Another process that is undergoing significant change is the ability for field personnel to receive up-to-date information from GIS operations. The ability to access information databases through the Internet or through mobile database connectivity has already started to emerge. In-office GIS staff can now dynamically share content with field personnel in real time through a Web-based solution in the form of multimedia, documents or maps. Users can define a specific geographic area of interest (AOI) and choose content available within that AOI to create and export a collection or “book” of maps and documents that are georeferenced in a PDF format and can be easily analyzed and edited. This technology is streamlining workflow processes during data collection.
The Fit for Mobile
After any disaster, field crews need access to maps, images and details of the area both before and after the incident to document evidence of damage and perform further assessments. In a traditional approach, surveyors collect data and take notes by hand or on a laptop computer, and these resources are e-mailed separately or brought into a local office to be assembled and processed by the appropriate personnel in a labor-intensive and time-consuming process.
Mobile GIS solutions can make this process easier while also improving collaboration between office personnel and field crews. For example, disaster assessment teams can be provided with a mobile-ready map book containing maps and images of the impacted area along with an assessment form for digitally recording data and notes. The PDF maps might consist of a set of half-mile-square map sheets displaying the parcel lines of each property along with streets, street names and major land-based features. The map book could contain an index map with hyperlinks to the map sheets and additional hyperlinks from each map sheet to its adjacent sheets. The assessment form could contain fields for specific information about the inspection, the property, the nature and extent of the damage, and other relevant details.
Field personnel could use the GPS tracking function of their smartphones or hand-held computers to pinpoint their exact position before beginning data collection. In addition to filling out the form digitally, surveyors could use the phones to collect photographs of the disaster. If additional information was needed, surveyors could add this information in the free-form notes area of the form or record audio notes that would be digitally attached to the other files.
Each inspection would create a single data packet for that property that could be electronically shared with peers in the field and GIS analysts in the office in real time. At the end of an inspection shift, users could export their data by e-mailing the completed packets to a command post. These e-mails could be reviewed by individuals who are actively documenting and assessing the damage, guiding field personnel and business leaders on next steps, and loading the newly collected data into the appropriate position in the GIS database for future use. The iterative functionality available in a mobile solution aids in decision making and makes the process faster and more fluid.

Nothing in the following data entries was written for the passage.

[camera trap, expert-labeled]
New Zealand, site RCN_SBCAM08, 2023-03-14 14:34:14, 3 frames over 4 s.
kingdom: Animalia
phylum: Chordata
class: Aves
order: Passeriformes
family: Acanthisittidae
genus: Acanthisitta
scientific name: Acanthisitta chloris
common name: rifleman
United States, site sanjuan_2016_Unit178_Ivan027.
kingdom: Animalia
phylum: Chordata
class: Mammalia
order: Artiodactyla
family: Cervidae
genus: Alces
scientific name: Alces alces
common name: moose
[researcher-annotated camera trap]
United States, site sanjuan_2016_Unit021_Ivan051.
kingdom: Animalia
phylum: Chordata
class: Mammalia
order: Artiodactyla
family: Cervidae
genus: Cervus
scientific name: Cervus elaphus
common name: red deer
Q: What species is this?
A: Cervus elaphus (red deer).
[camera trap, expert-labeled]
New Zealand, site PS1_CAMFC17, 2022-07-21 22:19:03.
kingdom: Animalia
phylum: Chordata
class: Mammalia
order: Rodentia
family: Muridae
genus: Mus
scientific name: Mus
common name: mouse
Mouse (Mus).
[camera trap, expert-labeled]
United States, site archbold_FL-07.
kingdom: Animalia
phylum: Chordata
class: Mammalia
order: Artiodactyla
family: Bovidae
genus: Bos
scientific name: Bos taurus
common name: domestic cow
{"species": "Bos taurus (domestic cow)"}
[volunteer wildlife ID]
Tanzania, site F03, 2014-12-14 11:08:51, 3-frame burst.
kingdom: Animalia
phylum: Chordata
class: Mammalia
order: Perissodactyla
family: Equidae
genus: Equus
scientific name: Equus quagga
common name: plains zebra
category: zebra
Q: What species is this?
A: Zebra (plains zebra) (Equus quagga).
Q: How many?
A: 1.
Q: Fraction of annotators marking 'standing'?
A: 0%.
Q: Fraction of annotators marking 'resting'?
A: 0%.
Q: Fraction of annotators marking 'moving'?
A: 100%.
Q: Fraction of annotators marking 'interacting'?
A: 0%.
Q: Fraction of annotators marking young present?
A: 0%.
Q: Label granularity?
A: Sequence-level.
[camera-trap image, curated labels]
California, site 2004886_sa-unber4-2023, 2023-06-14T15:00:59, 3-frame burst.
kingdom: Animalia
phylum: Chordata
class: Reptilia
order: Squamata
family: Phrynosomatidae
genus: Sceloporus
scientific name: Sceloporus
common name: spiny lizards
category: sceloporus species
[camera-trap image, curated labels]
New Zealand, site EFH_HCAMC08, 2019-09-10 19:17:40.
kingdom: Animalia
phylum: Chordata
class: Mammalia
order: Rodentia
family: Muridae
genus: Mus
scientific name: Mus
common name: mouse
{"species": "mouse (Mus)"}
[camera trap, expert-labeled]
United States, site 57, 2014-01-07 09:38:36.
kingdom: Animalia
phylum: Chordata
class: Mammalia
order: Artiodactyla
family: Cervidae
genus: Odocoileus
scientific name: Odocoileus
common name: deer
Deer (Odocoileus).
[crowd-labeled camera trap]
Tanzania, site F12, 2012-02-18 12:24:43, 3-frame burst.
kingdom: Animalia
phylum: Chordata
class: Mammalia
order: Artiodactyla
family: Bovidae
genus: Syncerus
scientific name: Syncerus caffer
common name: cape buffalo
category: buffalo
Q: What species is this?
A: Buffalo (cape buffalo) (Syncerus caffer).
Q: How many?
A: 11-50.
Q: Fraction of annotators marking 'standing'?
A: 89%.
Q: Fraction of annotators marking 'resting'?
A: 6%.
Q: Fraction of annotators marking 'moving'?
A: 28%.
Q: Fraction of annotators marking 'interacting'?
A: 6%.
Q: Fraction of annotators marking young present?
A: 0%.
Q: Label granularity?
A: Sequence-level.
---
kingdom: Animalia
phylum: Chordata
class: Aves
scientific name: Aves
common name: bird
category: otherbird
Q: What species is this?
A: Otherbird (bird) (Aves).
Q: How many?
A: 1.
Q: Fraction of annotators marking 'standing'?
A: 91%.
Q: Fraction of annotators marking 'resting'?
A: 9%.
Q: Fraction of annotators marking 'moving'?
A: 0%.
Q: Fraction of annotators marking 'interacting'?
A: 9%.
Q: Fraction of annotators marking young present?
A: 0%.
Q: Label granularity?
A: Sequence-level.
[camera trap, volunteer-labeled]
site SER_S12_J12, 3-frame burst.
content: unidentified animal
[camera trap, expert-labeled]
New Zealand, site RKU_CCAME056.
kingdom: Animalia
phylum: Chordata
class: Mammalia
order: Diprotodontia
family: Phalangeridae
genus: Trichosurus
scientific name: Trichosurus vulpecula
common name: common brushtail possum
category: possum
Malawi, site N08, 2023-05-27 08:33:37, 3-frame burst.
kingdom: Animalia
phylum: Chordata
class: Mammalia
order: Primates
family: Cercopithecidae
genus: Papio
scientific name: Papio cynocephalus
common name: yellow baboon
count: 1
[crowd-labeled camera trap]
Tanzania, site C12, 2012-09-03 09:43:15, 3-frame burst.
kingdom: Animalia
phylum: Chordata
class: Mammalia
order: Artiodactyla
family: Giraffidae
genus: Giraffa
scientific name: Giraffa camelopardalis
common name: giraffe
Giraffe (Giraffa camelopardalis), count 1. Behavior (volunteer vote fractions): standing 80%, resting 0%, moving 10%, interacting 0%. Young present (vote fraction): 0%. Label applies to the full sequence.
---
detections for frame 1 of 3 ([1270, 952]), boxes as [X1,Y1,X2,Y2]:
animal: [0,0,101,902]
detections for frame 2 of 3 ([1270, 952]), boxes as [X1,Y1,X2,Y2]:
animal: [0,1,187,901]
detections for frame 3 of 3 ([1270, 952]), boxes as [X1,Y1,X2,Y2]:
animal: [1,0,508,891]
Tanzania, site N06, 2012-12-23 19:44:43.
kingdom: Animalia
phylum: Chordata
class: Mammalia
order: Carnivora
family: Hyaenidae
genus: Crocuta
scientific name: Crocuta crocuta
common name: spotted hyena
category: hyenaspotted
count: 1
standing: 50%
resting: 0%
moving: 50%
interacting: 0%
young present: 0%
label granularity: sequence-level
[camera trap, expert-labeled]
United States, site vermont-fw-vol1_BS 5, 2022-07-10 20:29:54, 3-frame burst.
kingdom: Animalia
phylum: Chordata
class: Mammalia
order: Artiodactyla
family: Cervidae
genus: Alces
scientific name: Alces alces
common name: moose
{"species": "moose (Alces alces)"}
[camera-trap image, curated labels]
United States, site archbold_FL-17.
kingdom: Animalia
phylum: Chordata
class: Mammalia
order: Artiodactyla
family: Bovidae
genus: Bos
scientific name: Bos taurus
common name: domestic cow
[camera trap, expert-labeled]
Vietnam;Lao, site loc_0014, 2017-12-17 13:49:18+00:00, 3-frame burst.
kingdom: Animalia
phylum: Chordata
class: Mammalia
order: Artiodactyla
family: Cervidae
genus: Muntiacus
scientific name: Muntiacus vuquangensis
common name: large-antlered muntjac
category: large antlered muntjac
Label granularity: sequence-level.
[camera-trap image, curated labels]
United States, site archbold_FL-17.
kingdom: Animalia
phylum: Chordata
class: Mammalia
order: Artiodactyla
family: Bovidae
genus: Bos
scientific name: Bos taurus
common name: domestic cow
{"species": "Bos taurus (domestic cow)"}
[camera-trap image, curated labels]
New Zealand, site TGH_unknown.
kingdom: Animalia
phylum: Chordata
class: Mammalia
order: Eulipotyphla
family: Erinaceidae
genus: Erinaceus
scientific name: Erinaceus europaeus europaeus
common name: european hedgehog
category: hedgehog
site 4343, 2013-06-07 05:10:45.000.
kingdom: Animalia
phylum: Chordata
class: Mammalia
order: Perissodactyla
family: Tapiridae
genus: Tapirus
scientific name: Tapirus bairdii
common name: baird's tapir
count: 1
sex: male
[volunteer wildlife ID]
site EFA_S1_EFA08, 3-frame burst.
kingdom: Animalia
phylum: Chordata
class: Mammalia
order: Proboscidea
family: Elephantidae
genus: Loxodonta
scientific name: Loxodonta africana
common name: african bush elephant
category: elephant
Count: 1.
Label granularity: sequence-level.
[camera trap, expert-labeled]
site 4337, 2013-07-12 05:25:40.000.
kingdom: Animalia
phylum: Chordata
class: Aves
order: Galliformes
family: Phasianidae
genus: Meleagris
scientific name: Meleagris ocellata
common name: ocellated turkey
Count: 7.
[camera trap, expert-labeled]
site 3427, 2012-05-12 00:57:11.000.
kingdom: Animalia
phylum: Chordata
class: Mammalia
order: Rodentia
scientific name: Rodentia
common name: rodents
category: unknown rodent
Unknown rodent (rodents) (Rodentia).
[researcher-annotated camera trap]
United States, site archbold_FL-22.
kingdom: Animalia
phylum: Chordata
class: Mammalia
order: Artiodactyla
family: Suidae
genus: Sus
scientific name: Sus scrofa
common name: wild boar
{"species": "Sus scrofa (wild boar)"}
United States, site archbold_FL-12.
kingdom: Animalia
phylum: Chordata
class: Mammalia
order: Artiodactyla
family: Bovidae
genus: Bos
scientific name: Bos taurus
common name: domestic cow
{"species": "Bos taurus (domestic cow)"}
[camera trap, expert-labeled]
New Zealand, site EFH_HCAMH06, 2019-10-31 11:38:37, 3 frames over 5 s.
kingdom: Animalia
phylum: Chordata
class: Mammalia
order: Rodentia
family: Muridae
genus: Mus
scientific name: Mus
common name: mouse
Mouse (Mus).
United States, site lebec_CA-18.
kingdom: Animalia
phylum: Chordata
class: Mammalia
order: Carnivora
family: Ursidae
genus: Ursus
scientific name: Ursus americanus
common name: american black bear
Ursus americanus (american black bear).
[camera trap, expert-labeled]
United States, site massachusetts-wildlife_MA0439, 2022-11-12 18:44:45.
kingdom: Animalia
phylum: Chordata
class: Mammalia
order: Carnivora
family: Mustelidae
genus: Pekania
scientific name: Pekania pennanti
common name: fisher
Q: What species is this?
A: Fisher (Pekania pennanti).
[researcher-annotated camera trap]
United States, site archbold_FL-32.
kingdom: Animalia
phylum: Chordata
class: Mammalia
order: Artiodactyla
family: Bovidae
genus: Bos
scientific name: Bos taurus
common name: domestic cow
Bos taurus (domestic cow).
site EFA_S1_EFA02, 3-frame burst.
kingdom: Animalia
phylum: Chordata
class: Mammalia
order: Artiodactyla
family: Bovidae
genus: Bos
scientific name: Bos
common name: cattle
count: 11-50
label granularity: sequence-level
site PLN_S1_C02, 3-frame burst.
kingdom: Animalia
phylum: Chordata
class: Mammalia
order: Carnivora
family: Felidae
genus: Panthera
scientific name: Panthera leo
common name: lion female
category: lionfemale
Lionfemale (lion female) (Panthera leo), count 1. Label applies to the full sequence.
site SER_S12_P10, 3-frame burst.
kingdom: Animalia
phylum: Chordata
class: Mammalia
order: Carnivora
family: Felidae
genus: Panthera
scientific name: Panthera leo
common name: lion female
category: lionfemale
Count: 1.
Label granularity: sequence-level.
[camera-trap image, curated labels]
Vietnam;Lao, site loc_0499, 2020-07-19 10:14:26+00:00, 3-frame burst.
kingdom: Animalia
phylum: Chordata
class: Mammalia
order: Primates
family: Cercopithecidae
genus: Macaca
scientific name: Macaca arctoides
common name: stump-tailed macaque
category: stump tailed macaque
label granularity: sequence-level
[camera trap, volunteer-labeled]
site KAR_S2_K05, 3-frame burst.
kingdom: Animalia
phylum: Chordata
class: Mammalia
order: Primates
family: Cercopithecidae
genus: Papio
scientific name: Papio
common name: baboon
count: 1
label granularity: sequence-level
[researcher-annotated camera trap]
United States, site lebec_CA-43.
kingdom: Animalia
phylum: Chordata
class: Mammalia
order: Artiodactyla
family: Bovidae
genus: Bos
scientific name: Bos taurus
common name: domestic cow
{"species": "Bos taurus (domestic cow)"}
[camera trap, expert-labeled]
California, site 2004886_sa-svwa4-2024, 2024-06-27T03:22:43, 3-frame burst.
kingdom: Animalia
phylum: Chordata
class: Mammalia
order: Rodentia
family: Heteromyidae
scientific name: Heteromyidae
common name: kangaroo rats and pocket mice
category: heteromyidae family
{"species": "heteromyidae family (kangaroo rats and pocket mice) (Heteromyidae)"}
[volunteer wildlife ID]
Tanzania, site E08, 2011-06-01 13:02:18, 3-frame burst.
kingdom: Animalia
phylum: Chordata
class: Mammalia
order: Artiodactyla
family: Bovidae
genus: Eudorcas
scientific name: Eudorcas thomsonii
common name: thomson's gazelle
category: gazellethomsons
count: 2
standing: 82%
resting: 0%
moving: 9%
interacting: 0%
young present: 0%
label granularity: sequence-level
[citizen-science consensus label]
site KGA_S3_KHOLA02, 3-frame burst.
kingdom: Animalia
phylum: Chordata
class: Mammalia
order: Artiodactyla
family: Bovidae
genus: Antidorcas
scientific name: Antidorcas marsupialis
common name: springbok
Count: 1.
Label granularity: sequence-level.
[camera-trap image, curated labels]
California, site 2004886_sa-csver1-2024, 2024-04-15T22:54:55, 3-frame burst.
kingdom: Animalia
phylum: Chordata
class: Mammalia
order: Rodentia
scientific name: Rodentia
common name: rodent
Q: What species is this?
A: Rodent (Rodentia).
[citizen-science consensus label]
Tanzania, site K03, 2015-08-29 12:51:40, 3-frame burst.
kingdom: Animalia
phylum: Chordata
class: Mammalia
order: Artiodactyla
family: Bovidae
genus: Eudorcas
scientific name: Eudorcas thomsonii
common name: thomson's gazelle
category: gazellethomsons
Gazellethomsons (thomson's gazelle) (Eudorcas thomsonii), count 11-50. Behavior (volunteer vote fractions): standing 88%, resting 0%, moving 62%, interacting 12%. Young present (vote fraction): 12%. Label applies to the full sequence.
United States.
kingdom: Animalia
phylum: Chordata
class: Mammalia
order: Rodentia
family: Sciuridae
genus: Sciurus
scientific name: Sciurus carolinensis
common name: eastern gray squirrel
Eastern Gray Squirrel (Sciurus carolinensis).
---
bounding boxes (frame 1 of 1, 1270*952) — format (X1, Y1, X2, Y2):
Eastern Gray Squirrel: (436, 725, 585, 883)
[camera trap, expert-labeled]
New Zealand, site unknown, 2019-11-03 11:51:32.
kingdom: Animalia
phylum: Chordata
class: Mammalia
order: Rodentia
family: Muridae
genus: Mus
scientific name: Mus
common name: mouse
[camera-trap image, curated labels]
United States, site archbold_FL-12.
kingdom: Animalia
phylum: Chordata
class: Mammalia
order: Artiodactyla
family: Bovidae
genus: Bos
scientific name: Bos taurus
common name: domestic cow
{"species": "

Advances in mobile technology are changing the way organizations equip their surveying and mapping professionals-essentially transforming people into remote data sensors. These capabilities can have a dramatic impact on workforce efficiency and effectiveness and will likely force a shift in established business models. Ultimately, the real-time supplemental data that are collected through mobile applications will serve as valuable assets in a world where geospatial information is in high demand.